Fugis wavered. There was no time to consider. The ship was being ripped apart.
“Your brothers depend upon you, Apothecary.” Iagon’s tone was coaxing. “Isn’t the preservation of life your credo? Ask yourself, Fugis — can you really turn your back on it?”
Fugis scowled.
“Enough!”
He knew he would regret this compact, yet what other choice did he have? Stay silent about Tsu’gan’s indiscretion and compromise his ethics, his sense of moral tightness, or speak out and relinquish his position in the company? He could not allow his brothers to go into battle without an Apothecary. How many could die needlessly as a result? Hating himself, he took Iagon’s hand.
Why does it feel like I’ve just made a deal with Horus…?
Dak’ir and Lok parted company at the first intersection after leaving the bridge. Both sergeants had contacted their squads via the comm-feeds in their battle-helms. Salamanders were rapidly dispersing across the stricken decks, rescuing those who were trapped, quelling panic or opening up escape routes. The Vulkan’s Wra
th was well outfitted with lifters and deck-to-deck conduits, and though the strike cruiser was vast, reaching the crisis areas had been swift.
Reaching deck fifteen, Dak’ir was greeted with a scene of utter carnage. He ranged along darkened corridors lit by fire and filled by the screams of the injured and dying. Twisted metal and collapsed ceiling struts made progress slow and dangerous. Torn deck plates bled away into the darkness of the lower levels, pitch-black pitfalls that he discerned through his battle-helm’s infrared spectra. Leaping across the miniature chasms, Dak’ir tried not to think how many bodies might be lying beneath him in mangled heaps.

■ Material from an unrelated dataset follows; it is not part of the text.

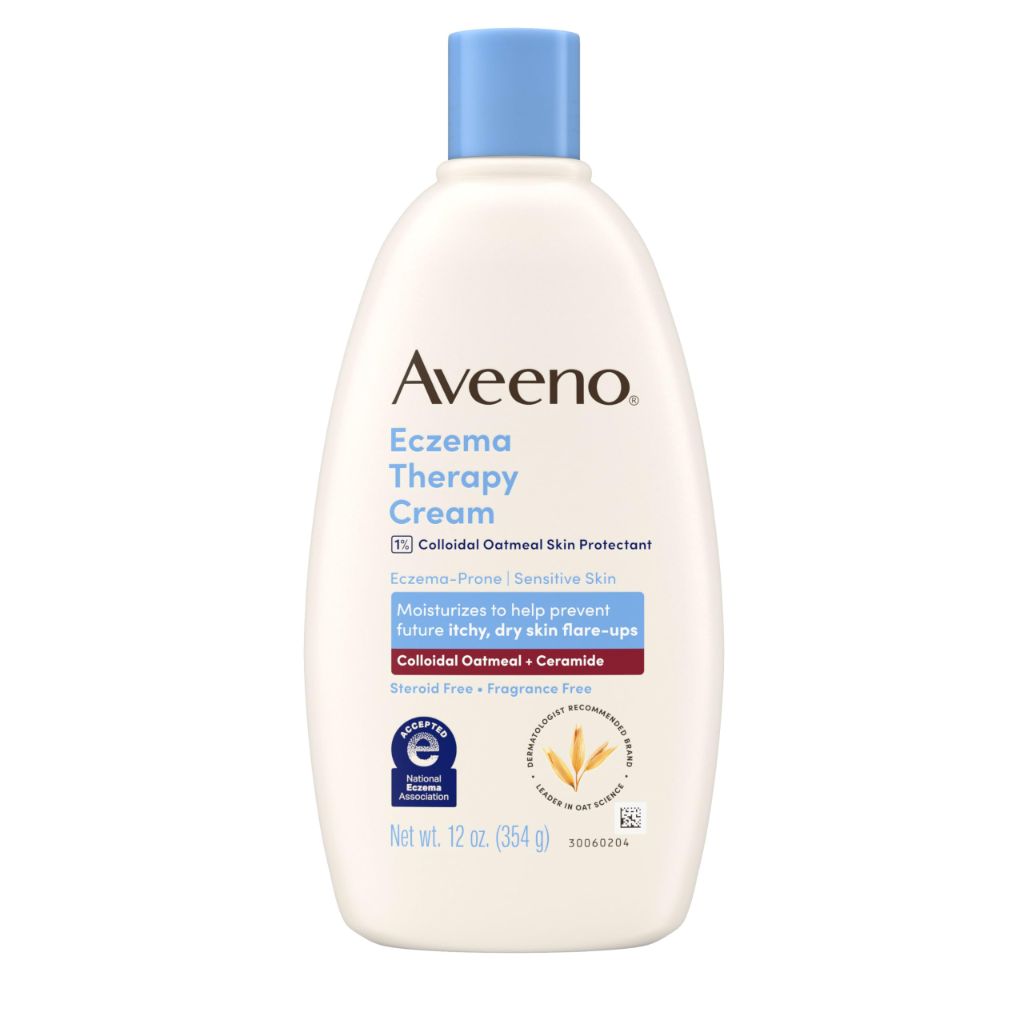 Aveeno Eczema Therapy Daily Moisturizing Body Cream - 12 oz
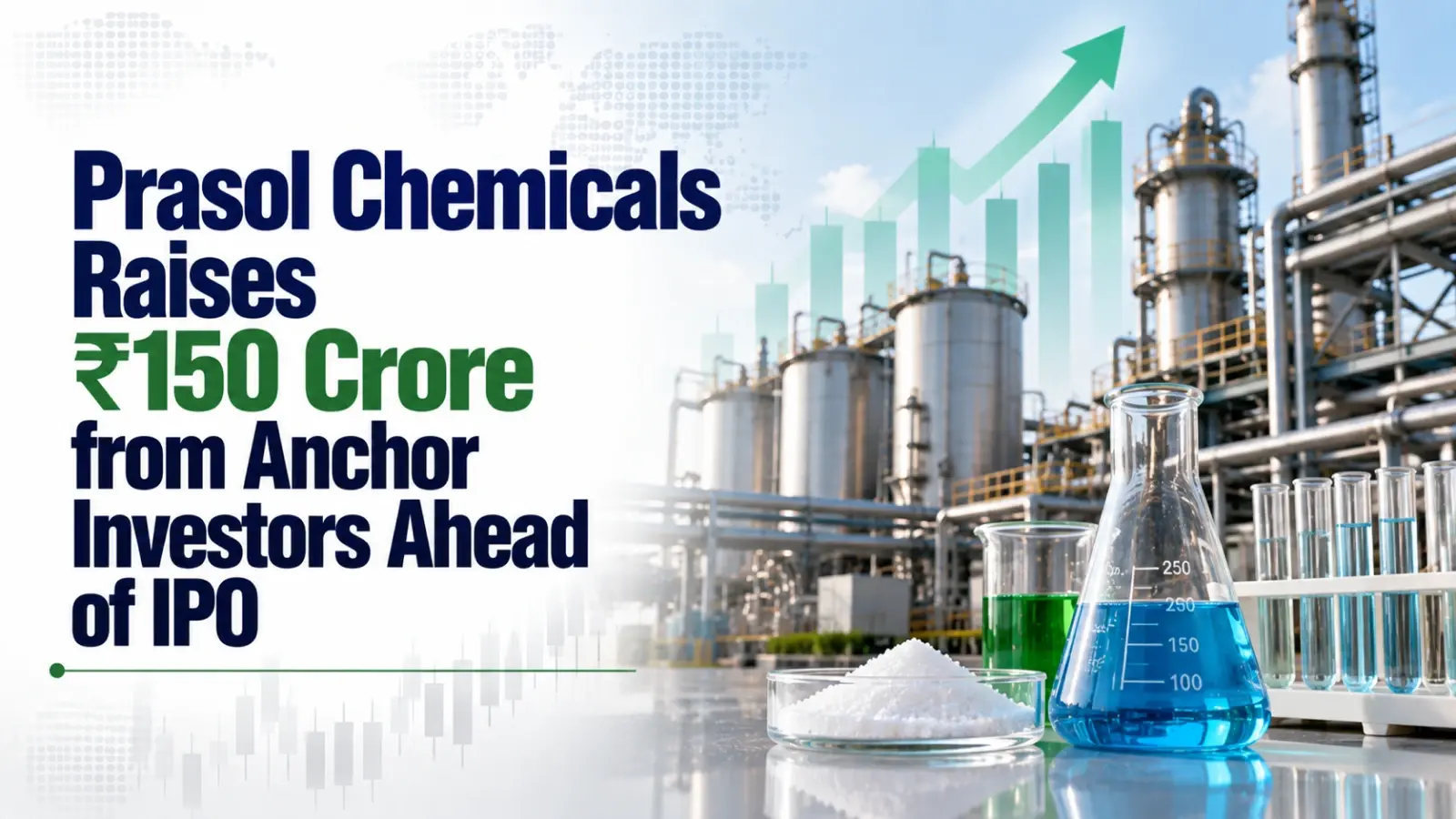 Prasol Chemicals Raises ₹150 Crore from Anchor Investors Ahead of IPO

Through the gaseous haze of a split coolant pipe, Dak’ir saw Brother Emek crouching by the slumped form of a wounded crewman. Liquid nitrogen was gushing everywhere, freezing whatever it touched. Crushing the pipe either side of the breach and cutting off its supply, Dak’ir effectively sealed the leak. When he reached Emek, his brother was already closing the slumped crewman’s eyes for him.
“Dead…” His voice held a trace of sorrow. “But there are more who still live. In the corridor beyond,” he added. Another survivor was strapped up to his back. The man’s legs were a red ruin, crushed to paste by falling wreckage. Clinging on to Emek desperately, he whimpered in pain like an infant.
“Ba’ken is ahead,” he said, and got to his feet.
Dak’ir nodded and moved on, as Emek went in the other direction. Sparking terminals lit the way. They showed hollow-eyed crewmen, those who were still able-bodied rushing from the damaged deck. Continual reports from the Enginarium and Brother Argos issued through Dak’ir’s battle-helm. More and more areas of the ship were being sealed off as entire sections of deck fragmented under the solar storm’s baleful glare.